Casos e casinhos
14-07-2021 - 06:30

António Costa disse que o país não pode distrair-se com "casos e casinhos", pois o que interessa é aplicar os fundos da “bazuca”. Mas o Governo suspendeu a nomeação de Vítor Fernandes para presidir ao Banco de Fomento. E permanece a falta de transparência governamental quanto a critérios (se é que existem) na aplicação dos dinheiros de Bruxelas.

Em plena “bomba” da detenção do presidente do Benfica, António Costa disse que o país não pode distrair-se com "casos e casinhos" quando tem pela frente a prioridade da recuperação económica.

O primeiro-ministro afirmou que Portugal deve estar mobilizado para aplicar os dinheiros da bazuca europeia.

Percebe-se que a António Costa convenha desvalorizar suspeitas em torno de Luís Filipe Vieira e outros. Pois se ele próprio figurou na comissão de honra da candidatura de Vieira a presidente do Benfica, comissão da qual foi retirado, juntamente com Medina, pelo próprio Vieira – para evitar problemas.

António Costa é perito em desviar-se de sarilhos. Foi ministro do Governo de Sócrates e não consta que tenha alguma vez criticado as loucuras financeiras do então primeiro-ministro.

O culpado, está claro, foi Passos Coelho, a quem coube colar os cacos provocados pela quase bancarrota de 2011, tendo ainda de lidar com um instável parceiro de coligação, Paulo Portas.

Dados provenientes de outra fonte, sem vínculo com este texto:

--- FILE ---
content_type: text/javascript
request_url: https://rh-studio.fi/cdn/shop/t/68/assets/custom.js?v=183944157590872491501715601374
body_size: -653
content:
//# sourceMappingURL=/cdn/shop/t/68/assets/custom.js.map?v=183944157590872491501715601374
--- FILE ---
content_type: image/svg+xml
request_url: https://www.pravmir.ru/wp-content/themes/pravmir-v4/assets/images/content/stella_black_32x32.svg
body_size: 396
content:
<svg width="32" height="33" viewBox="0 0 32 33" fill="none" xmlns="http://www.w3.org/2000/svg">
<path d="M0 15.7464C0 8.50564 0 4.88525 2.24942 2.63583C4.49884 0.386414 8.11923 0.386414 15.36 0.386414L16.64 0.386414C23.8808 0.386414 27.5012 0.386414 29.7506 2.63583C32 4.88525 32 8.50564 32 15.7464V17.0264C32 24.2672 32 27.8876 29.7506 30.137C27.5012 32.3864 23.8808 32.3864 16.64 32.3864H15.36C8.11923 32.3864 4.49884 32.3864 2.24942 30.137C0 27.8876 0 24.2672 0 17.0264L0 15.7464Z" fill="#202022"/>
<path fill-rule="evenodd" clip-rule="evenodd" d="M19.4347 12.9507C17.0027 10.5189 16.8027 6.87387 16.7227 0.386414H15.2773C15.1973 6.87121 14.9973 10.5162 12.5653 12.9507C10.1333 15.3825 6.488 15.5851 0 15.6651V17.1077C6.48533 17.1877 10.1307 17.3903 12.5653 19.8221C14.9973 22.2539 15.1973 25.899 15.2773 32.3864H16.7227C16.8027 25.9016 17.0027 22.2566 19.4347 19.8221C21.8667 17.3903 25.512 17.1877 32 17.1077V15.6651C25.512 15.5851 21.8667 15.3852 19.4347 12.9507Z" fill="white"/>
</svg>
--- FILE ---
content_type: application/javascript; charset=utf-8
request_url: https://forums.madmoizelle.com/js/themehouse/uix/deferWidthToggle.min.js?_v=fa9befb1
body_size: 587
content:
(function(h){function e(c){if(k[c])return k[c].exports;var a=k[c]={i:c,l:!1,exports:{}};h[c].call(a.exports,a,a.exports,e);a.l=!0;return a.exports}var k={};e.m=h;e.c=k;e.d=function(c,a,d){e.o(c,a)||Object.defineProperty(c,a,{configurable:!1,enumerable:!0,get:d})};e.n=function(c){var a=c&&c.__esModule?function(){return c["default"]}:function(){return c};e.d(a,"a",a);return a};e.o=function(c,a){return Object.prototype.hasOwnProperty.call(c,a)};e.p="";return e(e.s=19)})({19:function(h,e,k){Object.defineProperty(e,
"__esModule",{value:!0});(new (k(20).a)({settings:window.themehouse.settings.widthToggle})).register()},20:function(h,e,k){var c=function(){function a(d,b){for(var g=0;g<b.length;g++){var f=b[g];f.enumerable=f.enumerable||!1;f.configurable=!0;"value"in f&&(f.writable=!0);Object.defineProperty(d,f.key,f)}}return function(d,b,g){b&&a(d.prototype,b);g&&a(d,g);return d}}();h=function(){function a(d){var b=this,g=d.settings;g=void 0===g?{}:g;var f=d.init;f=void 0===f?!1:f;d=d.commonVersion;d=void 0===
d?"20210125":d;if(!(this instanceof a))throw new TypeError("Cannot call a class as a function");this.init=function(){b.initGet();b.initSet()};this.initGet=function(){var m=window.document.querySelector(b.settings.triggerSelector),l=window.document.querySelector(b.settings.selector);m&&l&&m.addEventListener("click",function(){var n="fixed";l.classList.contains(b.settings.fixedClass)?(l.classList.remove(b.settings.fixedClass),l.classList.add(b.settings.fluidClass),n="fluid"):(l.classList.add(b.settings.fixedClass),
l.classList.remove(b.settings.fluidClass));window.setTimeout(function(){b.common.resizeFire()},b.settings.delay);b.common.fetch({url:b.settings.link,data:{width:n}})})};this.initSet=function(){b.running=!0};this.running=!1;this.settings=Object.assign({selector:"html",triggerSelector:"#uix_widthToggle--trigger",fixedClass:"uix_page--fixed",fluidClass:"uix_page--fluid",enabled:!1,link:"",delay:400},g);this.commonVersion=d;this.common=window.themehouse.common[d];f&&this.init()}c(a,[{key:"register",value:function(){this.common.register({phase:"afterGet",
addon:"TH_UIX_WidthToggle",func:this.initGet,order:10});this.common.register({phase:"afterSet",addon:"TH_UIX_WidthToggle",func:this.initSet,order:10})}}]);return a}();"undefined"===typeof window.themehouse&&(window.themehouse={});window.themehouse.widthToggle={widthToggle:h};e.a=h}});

Depois, quando Sócrates foi detido, Costa defendeu-se com a ideia, tantas vezes repetida, de que “à justiça o que é da justiça, à política o que é da política”. Atitude que lhe valeu o ódio feroz de Sócrates.

Agora o Governo de António Costa teve de olhar mesmo para alguns casos e casinhos. O nomeado presidente do Banco de Fomento (BF), Vítor Fernandes, foi referido na acusação a Luís Filipe Vieira pelo Ministério Público, que não o constituiu arguido. Logo surgiram apelos de vários lados do espectro político-partidário para o Governo não concretizar aquela nomeação.

Vítor Fernandes afirmou à agência Lusa: “tenho condições para ser presidente do Banco de Fomento”; e queixou-se de ser alvo de um “ataque de carácter”. Mas o Governo suspendeu a nomeação de Vítor Fernandes para presidir ao Banco de Fomento, de modo “a proteger este banco de qualquer controvérsia”.

É compreensível. Só que não sabemos quanto tempo irá durar esta fase de dúvidas e incertezas.

O ministro da Economia pediu à Procuradoria-Geral da República (PGR) mais informações sobre Vítor Fernandes e o processo “Cartão Vermelho” (o que levou Luís Filipe Vieira a ser constituído arguido).

Ora o Ministério Público foi solicitado pelo juiz de instrução Carlos Alexandre a aprofundar a investigação em causa, talvez receando novo fiasco - recordo que há três anos o Ministério Público acusou de crime o ex-ministro da Defesa Azeredo Lopes e na semana passada reconheceu o erro e pediu a absolvição de Azeredo Lopes.

Se a investigação do caso “Cartão Vermelho” é um processo em curso, podem passar anos até a PGR esclarecer o Governo e o país sobre as dúvidas que envolvem Vítor Fernandes.

Será mais uma falsa partida para o Banco de Fomento, que parece enguiçado. Verdade seja que, à partida, um gestor como Vítor Fernandes que, em 2008, acompanhou Santos Ferreira e Armando Vara na escandalosa transferência direta da Caixa Geral de Depósitos para o BCP e que mais tarde integrou a administração do Novo Banco, não parece infundir extraordinária confiança.

E ainda se terão de pronunciar o Banco de Portugal e a CRESAP (Comissão de Recrutamento e Seleção para a Administração Pública), pois o presidente do Banco de Fomento F é um gestor público.

Voltando à recomendação do primeiro-ministro para não nos preocuparmos com “casos e casinhos”, devendo concentrarmo-nos na aplicação dos dinheiros da bazuca europeia - como será isto compatível com a falta de transparência do Governo nesta matéria vital?

Permanecem ocultos os critérios que conduzirão a dar dinheiro da “bazuca” a umas empresas e a não dar a outras, se é que tais critérios existem e são mais do que vagas generalidades.

Esta opacidade governamental inquina o processo de atribuição dos fundos europeus.